>> Begin Listed records
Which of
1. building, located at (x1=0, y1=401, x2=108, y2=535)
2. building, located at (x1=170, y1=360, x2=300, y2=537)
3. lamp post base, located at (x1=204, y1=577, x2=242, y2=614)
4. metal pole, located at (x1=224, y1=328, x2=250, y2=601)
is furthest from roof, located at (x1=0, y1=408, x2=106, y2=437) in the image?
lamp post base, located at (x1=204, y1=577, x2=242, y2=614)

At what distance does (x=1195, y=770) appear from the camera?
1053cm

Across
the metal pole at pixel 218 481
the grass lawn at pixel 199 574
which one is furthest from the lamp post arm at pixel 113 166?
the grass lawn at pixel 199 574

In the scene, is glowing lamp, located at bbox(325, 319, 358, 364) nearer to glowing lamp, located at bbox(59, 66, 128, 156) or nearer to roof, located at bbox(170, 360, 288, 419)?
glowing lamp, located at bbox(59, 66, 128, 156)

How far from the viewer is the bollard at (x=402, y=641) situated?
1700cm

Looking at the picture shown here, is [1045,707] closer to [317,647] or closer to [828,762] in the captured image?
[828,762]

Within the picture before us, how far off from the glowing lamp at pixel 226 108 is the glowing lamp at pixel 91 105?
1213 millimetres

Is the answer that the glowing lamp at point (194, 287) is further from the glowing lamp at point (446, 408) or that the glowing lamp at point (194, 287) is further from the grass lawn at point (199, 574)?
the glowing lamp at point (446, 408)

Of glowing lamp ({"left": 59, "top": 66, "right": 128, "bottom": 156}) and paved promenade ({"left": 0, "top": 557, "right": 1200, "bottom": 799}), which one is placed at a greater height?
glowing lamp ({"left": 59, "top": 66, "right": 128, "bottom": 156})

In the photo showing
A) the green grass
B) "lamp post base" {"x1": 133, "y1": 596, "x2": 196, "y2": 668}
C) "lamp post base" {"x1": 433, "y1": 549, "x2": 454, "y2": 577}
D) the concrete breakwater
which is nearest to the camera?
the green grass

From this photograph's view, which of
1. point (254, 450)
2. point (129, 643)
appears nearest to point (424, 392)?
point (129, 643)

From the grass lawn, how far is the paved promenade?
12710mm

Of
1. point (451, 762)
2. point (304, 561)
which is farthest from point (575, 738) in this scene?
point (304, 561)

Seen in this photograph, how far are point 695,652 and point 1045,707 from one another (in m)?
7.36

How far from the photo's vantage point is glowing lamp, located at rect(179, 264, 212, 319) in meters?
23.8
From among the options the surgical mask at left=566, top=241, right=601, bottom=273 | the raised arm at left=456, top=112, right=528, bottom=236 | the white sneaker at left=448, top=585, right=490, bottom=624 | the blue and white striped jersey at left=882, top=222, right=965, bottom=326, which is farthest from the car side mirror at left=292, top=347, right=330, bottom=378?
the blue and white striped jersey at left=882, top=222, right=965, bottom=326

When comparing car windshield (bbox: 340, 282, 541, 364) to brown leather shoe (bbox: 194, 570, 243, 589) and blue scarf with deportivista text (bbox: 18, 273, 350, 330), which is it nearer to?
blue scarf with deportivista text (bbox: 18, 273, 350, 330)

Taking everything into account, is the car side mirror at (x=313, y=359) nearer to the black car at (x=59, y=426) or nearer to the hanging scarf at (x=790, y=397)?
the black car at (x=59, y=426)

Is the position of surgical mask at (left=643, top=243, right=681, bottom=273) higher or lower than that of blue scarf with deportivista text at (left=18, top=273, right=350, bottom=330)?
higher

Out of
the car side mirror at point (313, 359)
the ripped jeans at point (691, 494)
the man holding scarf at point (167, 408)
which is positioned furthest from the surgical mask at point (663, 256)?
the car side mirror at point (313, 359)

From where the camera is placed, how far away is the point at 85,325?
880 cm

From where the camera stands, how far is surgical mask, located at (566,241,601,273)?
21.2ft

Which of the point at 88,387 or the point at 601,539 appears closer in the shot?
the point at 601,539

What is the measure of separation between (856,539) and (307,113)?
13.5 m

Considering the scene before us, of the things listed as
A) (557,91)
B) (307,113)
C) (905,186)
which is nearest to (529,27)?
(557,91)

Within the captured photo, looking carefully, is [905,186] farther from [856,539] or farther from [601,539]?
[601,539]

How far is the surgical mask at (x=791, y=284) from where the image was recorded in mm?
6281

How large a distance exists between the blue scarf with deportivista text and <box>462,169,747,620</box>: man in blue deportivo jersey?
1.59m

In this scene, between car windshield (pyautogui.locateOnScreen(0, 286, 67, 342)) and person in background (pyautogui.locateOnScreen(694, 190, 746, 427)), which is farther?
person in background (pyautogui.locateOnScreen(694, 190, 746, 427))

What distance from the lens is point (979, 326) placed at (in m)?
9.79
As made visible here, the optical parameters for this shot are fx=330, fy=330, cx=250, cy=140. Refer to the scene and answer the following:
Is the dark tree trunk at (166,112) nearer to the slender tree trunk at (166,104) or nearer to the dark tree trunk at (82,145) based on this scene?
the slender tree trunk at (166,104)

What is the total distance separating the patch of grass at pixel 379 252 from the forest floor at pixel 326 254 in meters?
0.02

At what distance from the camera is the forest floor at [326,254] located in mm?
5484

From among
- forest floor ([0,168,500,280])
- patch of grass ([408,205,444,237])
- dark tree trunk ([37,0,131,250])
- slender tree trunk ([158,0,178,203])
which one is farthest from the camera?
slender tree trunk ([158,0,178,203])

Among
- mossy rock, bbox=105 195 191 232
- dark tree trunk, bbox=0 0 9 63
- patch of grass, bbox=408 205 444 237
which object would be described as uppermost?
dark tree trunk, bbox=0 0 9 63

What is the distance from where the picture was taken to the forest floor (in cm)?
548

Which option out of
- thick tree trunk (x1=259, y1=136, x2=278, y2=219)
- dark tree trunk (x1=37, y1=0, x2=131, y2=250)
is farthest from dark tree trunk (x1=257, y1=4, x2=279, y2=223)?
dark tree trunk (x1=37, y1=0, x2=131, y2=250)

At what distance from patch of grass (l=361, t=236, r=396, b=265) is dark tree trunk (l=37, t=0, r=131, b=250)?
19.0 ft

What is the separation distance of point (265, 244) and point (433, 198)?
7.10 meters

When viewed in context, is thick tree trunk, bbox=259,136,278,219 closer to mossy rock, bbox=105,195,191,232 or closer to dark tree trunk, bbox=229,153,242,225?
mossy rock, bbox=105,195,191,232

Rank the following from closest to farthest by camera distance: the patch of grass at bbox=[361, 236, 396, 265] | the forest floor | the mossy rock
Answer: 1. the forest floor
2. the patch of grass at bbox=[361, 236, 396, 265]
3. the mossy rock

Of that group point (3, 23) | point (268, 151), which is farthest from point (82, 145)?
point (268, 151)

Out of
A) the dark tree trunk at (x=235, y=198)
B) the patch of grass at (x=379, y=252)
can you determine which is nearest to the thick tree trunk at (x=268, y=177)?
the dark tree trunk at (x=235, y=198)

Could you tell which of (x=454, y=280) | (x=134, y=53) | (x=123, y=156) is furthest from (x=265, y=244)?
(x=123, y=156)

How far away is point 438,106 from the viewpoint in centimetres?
>> End Listed records
Copy out everything from the line that contains "Rank the following" down to the line that contains "3. the mossy rock", both of those lines included, without changing a character.

[Exercise output]
Rank the following from closest to farthest by camera distance: the patch of grass at bbox=[361, 236, 396, 265] | the forest floor | the mossy rock
Answer: 1. the forest floor
2. the patch of grass at bbox=[361, 236, 396, 265]
3. the mossy rock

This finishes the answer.